Information Block Start

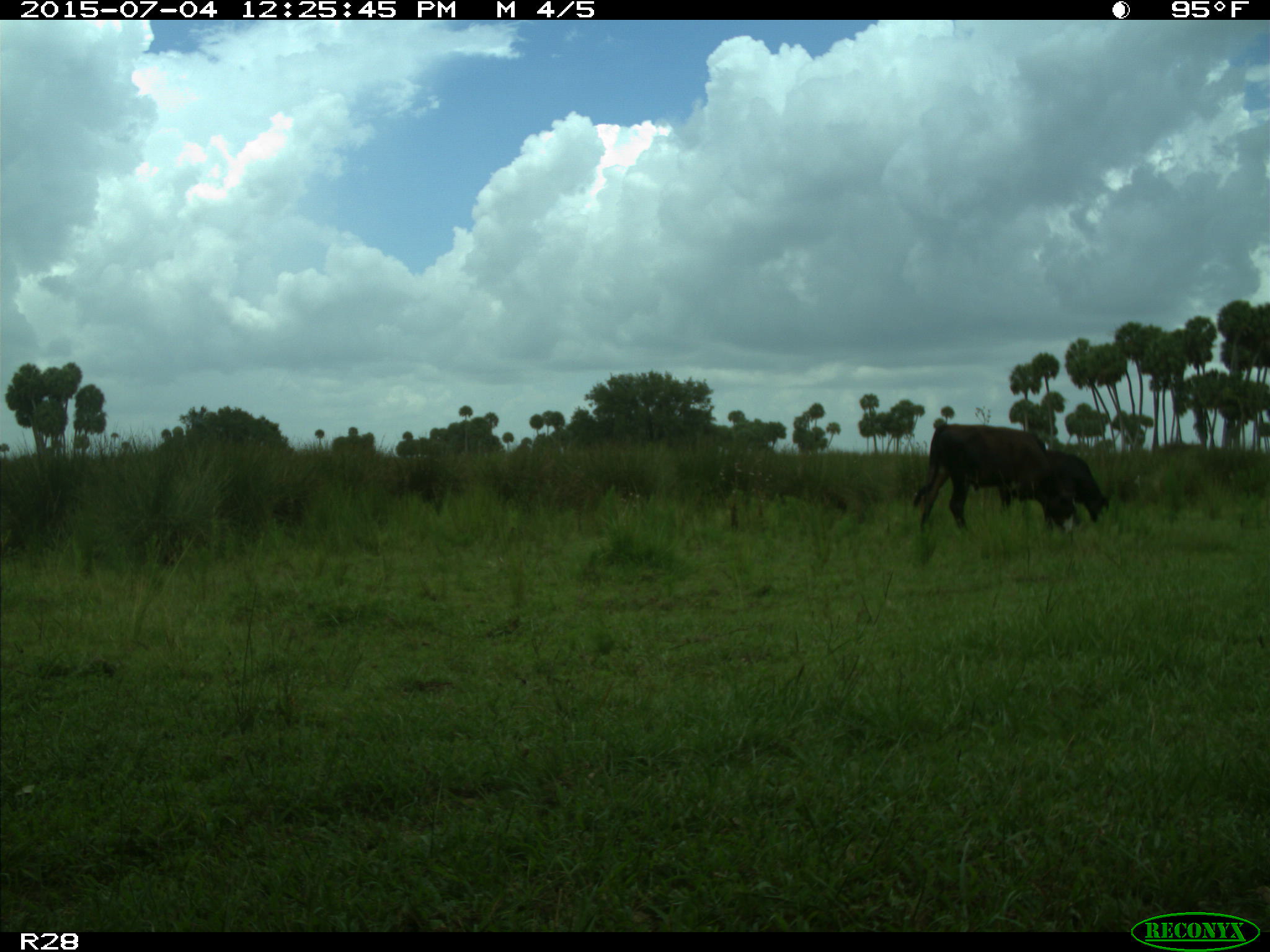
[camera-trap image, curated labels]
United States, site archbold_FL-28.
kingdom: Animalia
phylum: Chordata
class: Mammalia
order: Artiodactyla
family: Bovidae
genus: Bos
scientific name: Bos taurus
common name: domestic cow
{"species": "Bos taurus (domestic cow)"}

Information Block End
Information Block Start

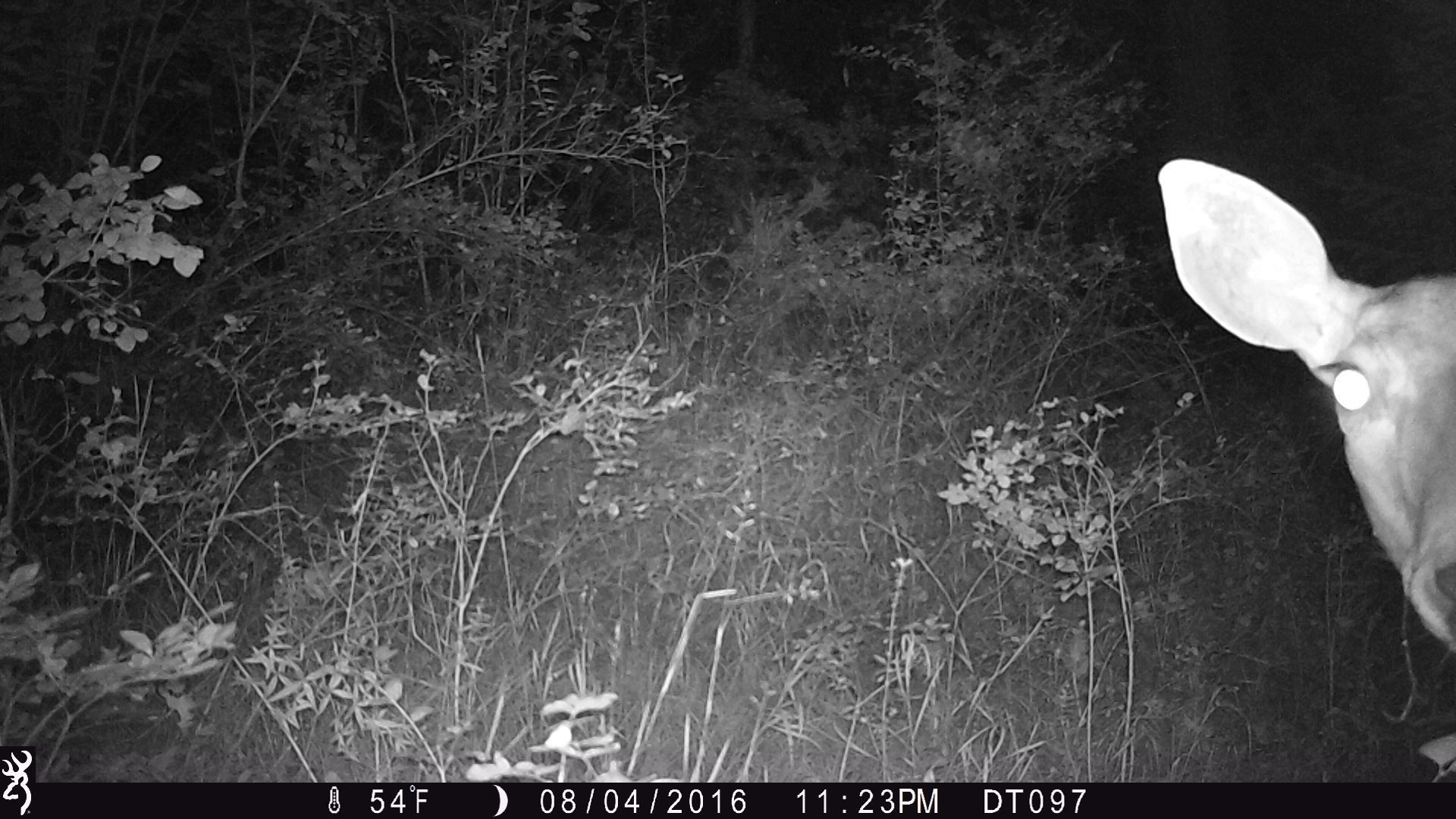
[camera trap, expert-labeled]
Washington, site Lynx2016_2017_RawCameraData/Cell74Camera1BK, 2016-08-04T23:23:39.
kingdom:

Information Block End

§ **Work instruction**: Scan the listing above and copy all lines containing the word "trap".

§ **Answer to the exercise**:
[camera-trap image, curated labels]
[camera trap, expert-labeled]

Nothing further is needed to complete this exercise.